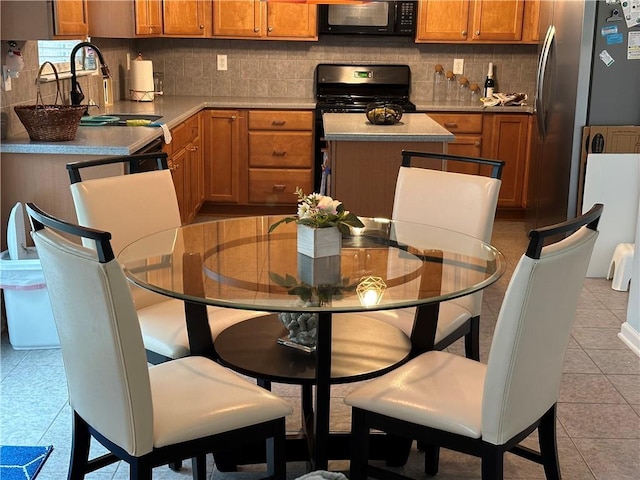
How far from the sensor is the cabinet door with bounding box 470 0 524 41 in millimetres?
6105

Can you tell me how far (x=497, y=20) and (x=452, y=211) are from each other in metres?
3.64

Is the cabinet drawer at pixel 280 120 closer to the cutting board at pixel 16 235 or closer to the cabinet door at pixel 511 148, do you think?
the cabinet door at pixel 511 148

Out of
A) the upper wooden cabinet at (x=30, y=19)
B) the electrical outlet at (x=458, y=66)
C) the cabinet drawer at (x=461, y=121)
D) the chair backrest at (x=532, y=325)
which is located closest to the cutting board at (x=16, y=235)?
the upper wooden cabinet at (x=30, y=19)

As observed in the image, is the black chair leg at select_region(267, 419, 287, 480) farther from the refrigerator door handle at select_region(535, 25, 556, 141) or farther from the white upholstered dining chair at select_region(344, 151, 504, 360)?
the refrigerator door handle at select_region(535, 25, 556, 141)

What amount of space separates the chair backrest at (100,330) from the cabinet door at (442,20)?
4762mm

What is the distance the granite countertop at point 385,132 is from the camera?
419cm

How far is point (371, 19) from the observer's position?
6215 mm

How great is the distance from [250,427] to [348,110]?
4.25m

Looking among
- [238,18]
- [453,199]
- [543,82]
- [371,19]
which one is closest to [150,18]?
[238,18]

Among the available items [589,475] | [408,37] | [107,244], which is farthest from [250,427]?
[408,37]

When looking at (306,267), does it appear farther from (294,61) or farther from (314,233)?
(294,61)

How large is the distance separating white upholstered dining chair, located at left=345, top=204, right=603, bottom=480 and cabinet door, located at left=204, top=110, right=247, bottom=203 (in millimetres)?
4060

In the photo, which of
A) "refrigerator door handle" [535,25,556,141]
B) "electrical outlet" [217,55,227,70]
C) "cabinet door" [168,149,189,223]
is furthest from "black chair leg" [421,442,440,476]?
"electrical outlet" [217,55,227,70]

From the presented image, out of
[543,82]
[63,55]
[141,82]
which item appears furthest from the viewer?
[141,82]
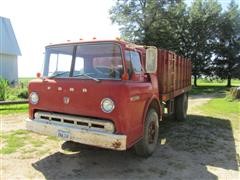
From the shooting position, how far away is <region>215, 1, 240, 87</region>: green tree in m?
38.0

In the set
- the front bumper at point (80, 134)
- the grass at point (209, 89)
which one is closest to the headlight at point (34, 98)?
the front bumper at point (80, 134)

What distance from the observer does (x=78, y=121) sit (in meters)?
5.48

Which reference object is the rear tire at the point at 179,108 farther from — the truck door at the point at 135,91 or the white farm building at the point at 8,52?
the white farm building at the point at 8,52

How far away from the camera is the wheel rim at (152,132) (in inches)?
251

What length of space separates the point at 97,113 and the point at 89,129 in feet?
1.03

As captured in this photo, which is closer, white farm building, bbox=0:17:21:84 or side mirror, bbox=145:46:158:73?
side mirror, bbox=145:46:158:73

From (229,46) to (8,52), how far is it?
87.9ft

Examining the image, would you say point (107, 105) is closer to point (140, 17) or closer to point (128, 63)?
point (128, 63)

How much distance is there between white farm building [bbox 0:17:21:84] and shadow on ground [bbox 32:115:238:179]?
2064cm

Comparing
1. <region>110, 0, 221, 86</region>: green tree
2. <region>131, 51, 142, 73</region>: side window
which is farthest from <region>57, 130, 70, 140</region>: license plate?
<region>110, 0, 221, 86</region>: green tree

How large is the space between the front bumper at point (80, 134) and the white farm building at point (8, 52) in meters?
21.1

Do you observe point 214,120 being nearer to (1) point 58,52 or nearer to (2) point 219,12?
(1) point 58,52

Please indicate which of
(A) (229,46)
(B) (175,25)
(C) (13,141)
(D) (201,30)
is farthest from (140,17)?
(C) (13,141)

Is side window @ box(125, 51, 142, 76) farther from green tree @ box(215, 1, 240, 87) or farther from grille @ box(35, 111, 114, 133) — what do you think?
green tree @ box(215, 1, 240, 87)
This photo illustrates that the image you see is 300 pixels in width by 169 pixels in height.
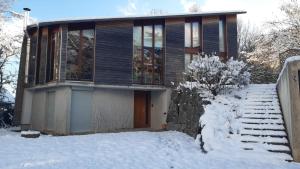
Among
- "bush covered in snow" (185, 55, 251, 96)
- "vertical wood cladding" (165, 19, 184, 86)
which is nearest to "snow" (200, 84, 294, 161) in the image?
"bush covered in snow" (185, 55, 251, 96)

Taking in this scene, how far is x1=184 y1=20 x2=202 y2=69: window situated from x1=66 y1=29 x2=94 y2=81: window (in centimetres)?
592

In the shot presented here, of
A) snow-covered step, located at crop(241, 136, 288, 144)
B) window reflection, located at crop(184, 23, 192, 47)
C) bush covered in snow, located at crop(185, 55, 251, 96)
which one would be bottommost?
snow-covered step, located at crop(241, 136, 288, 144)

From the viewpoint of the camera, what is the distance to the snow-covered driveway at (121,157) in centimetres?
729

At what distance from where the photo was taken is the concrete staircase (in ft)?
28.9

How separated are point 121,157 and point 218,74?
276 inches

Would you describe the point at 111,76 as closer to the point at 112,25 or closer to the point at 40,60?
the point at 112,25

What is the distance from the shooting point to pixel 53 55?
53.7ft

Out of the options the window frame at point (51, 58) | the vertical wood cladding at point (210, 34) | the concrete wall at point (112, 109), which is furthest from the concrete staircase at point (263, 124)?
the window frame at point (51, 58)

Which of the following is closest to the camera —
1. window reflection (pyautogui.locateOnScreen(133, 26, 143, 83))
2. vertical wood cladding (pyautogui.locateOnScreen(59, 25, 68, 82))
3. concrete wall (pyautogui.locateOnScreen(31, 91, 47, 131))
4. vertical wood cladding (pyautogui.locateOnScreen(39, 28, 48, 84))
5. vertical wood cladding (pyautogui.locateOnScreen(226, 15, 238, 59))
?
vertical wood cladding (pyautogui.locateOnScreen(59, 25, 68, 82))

--

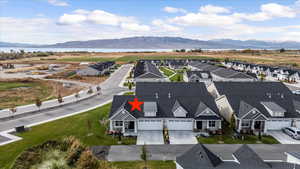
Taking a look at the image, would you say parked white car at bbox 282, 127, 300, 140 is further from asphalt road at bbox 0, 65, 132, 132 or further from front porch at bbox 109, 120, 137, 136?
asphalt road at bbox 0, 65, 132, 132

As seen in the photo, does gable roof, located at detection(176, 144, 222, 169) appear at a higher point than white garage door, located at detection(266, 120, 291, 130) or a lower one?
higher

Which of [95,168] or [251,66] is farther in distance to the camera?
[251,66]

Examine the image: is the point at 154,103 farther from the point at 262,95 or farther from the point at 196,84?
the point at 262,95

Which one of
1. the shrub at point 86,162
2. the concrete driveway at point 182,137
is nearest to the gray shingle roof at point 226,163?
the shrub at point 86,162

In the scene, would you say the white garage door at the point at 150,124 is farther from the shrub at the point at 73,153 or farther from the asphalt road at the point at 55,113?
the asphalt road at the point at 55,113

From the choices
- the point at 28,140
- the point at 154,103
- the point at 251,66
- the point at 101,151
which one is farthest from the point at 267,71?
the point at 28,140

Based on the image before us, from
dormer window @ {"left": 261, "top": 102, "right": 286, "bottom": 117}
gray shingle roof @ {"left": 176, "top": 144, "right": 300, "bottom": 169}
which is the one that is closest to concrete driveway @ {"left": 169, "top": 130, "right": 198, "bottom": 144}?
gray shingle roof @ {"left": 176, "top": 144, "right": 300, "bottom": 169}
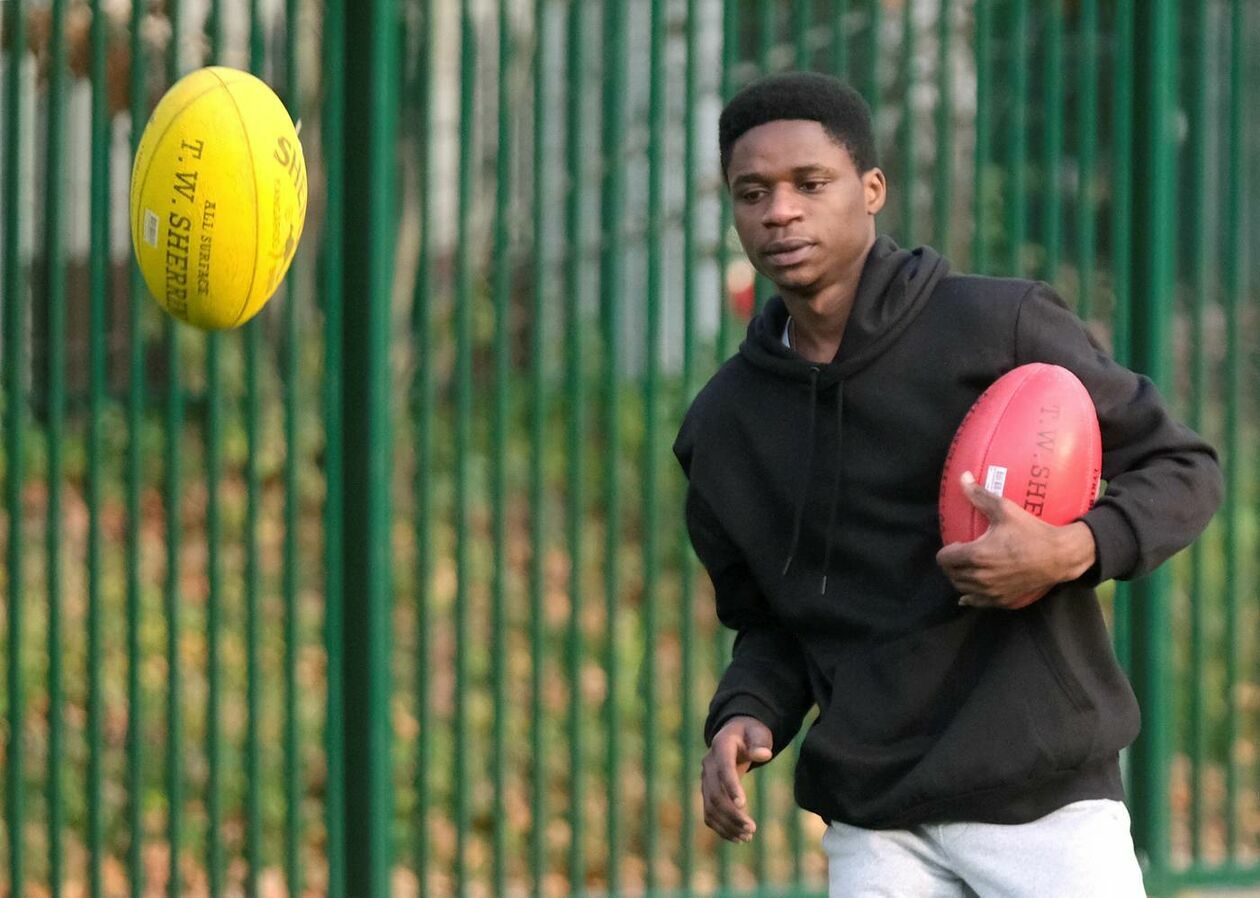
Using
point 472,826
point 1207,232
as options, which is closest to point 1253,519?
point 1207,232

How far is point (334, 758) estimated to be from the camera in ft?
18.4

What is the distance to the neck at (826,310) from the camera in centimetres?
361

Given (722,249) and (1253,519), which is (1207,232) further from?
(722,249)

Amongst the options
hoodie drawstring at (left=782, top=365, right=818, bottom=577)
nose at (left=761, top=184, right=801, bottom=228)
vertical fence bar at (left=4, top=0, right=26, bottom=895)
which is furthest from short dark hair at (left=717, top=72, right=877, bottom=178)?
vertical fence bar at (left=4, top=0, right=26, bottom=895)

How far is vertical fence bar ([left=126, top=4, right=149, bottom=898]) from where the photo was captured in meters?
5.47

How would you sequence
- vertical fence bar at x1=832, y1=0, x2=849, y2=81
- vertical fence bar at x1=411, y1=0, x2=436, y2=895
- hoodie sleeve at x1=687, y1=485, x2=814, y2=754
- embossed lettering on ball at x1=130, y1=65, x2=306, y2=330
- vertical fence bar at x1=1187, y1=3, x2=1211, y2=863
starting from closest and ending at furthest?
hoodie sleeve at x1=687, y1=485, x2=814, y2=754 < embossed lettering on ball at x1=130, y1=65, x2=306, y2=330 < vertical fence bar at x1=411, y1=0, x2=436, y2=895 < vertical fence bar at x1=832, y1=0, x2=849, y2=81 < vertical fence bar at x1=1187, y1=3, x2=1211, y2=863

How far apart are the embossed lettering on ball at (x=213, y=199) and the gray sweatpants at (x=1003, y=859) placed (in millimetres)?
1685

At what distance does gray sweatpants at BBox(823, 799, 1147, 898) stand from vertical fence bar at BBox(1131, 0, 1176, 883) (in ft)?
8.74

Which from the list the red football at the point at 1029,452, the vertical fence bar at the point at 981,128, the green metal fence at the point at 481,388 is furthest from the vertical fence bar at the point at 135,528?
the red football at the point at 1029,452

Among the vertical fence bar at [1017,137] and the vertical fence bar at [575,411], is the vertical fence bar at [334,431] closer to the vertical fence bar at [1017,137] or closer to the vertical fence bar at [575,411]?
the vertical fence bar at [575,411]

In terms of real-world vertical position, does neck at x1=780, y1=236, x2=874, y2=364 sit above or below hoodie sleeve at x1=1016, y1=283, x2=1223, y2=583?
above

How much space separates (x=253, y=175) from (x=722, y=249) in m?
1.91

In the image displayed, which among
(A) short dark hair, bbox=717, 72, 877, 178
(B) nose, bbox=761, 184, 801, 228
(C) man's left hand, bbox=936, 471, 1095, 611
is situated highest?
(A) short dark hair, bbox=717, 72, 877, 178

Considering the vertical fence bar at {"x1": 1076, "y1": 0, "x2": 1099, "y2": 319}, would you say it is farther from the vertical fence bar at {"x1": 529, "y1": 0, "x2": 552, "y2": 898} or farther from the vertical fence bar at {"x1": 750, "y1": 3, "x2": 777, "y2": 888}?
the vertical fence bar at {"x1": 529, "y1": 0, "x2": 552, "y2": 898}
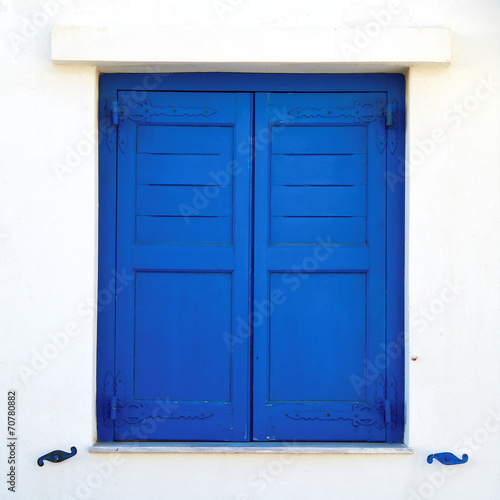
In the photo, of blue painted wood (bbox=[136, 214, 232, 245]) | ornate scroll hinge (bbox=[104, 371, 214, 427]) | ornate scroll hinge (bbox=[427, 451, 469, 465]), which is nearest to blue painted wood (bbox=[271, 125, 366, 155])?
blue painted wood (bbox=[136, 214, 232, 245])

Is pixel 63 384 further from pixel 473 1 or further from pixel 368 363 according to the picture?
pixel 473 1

* * *

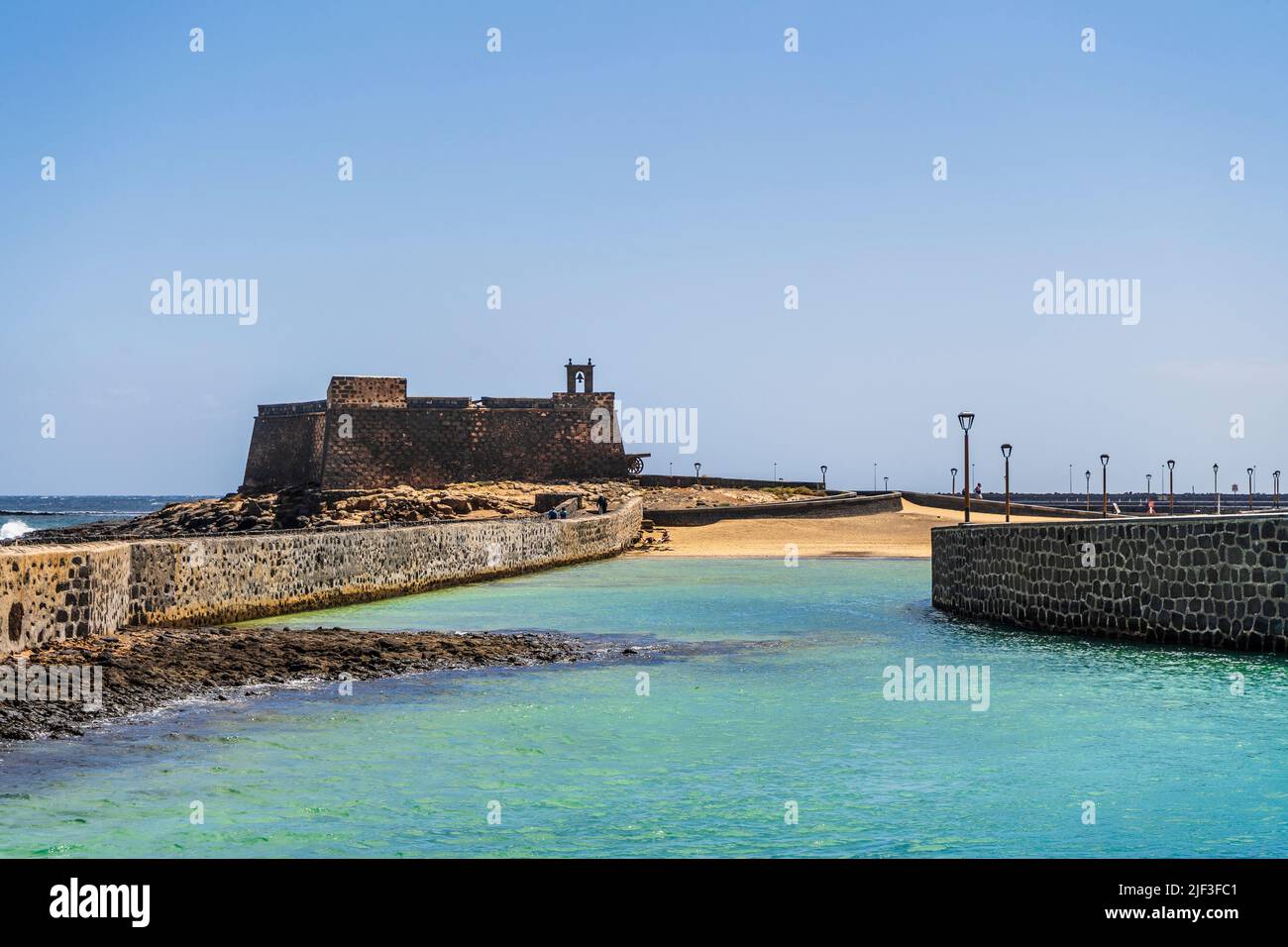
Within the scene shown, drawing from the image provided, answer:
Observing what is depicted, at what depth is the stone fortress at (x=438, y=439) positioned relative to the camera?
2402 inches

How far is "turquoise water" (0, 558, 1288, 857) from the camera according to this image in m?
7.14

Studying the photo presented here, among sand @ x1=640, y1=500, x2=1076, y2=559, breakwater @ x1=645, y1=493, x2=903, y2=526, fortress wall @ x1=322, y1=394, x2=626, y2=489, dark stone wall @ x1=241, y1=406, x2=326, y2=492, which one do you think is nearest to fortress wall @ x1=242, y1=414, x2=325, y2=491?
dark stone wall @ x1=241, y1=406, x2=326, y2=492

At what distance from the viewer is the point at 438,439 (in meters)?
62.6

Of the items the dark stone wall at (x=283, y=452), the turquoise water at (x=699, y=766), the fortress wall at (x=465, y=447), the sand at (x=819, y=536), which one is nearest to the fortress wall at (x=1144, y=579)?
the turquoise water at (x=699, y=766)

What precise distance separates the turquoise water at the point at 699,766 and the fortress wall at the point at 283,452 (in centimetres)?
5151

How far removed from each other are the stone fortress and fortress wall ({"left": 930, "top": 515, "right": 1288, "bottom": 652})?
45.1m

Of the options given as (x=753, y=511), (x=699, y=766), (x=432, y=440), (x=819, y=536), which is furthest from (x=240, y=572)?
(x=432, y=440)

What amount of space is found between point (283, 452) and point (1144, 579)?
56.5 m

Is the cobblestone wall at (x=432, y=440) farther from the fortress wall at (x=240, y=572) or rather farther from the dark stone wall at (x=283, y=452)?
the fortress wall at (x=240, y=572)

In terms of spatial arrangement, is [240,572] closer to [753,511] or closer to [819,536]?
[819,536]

GIVEN REQUEST: Give back every line of the entries above that contains the word "terms", matching case exactly.

FINISHED ANSWER:
In terms of real-world vertical position, does neck at x1=780, y1=236, x2=874, y2=364 sit above or below hoodie sleeve at x1=1016, y1=283, x2=1223, y2=583?
In terms of spatial arrangement, is [240,572] closer to [753,511] or closer to [819,536]?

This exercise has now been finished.